═══ Given records ═══

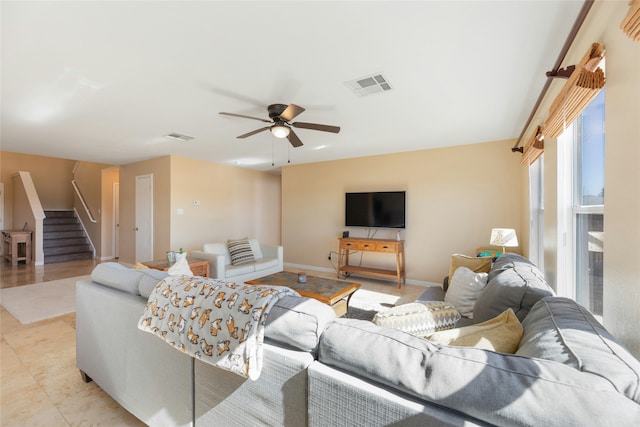 living room featuring ceiling fan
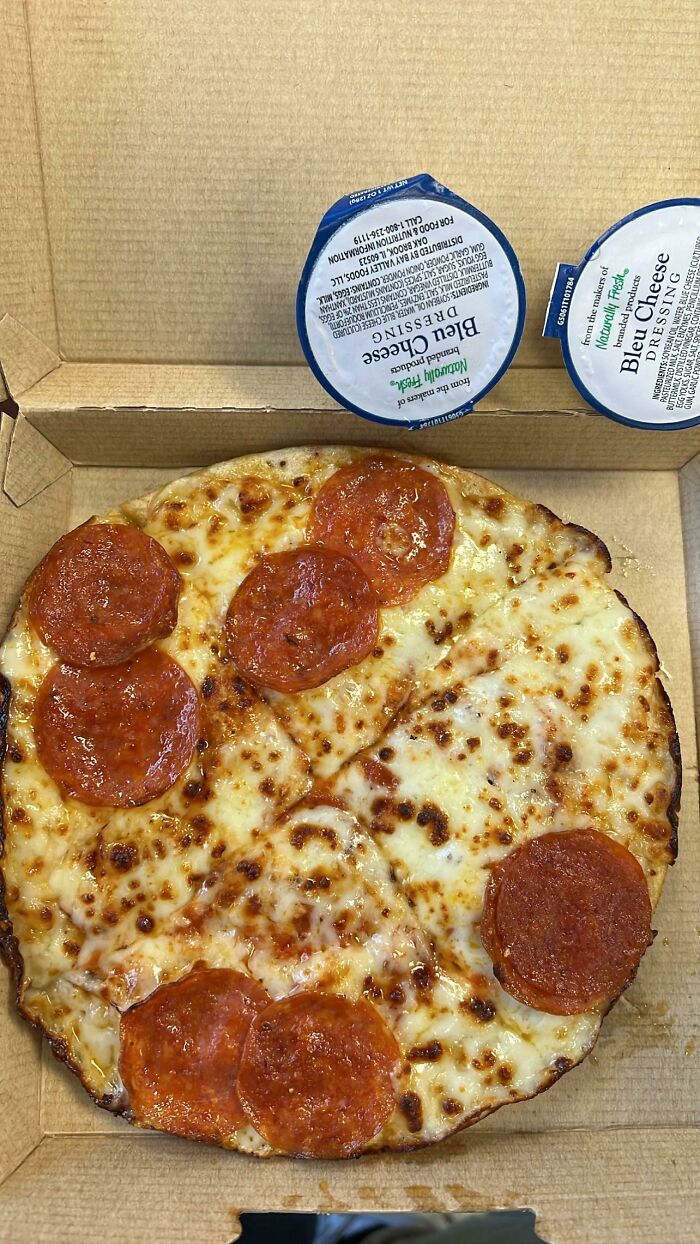 Cooked pizza with sausages and cheese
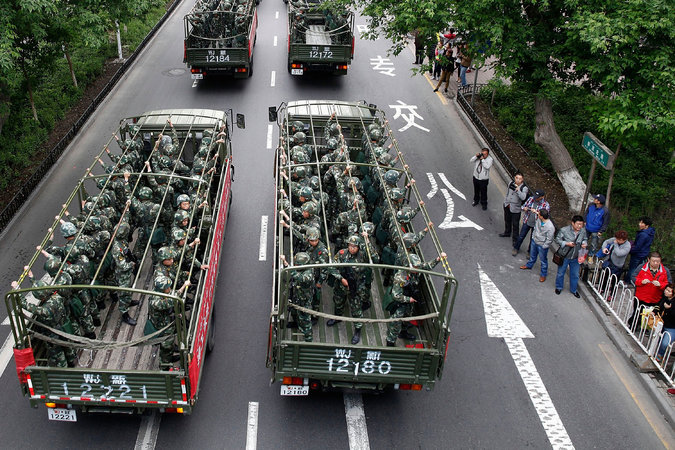 A show of police force in Xinjiang Province, China, where Uighurs complain of repression. Credit Color China Photo, via Associated Press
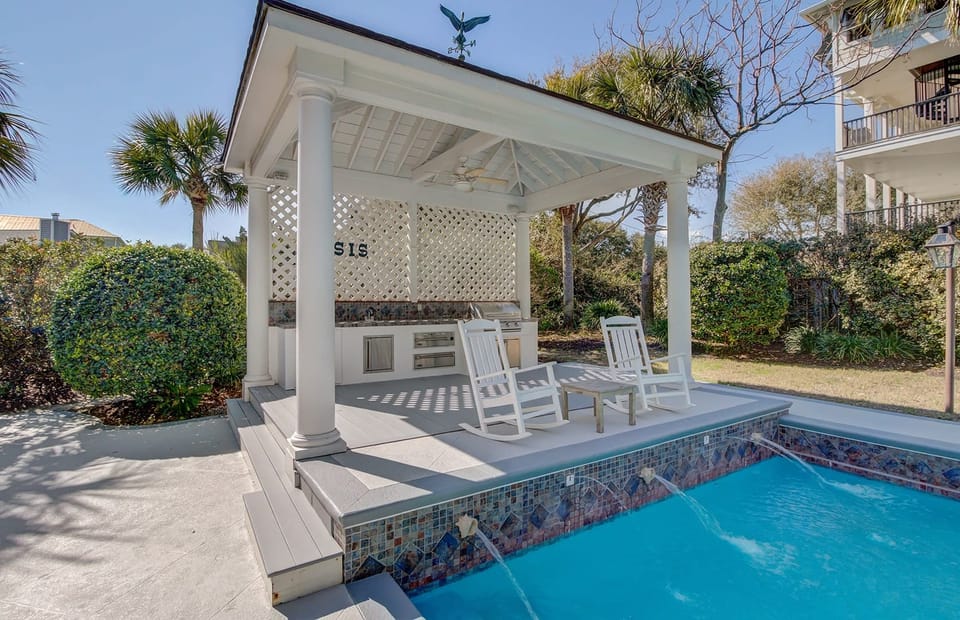 Outdoor kitchen by the pool.
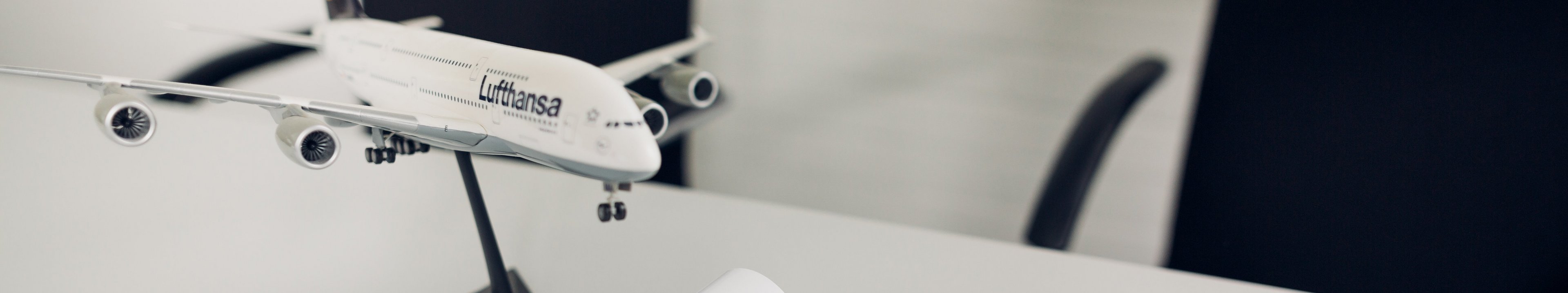 Schreibtisch mit Flugzeug-Model und einer aufgeschlagenen Zeitschrift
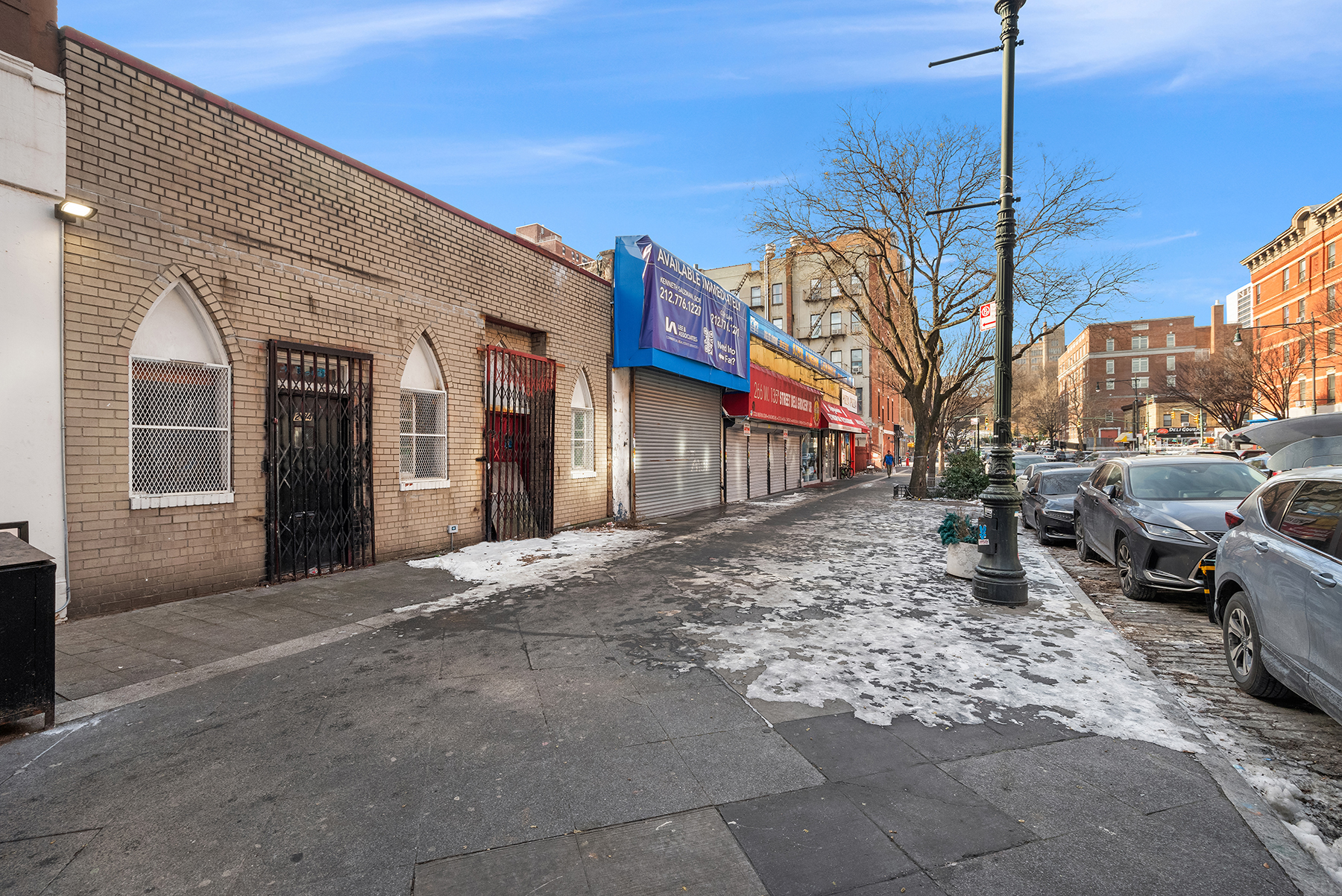 264 West 135th Street Manhattan, NY 10030 - Photo 3 of 4 a view of a building with car parked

═══

> Work item: Each record above is to be copied exactly. Drop the pictures.

> Solution to the exercise:
 living room featuring ceiling fan
 Cooked pizza with sausages and cheese
 A show of police force in Xinjiang Province, China, where Uighurs complain of repression. Credit Color China Photo, via Associated Press
 Outdoor kitchen by the pool.
 Schreibtisch mit Flugzeug-Model und einer aufgeschlagenen Zeitschrift
 264 West 135th Street Manhattan, NY 10030 - Photo 3 of 4 a view of a building with car parked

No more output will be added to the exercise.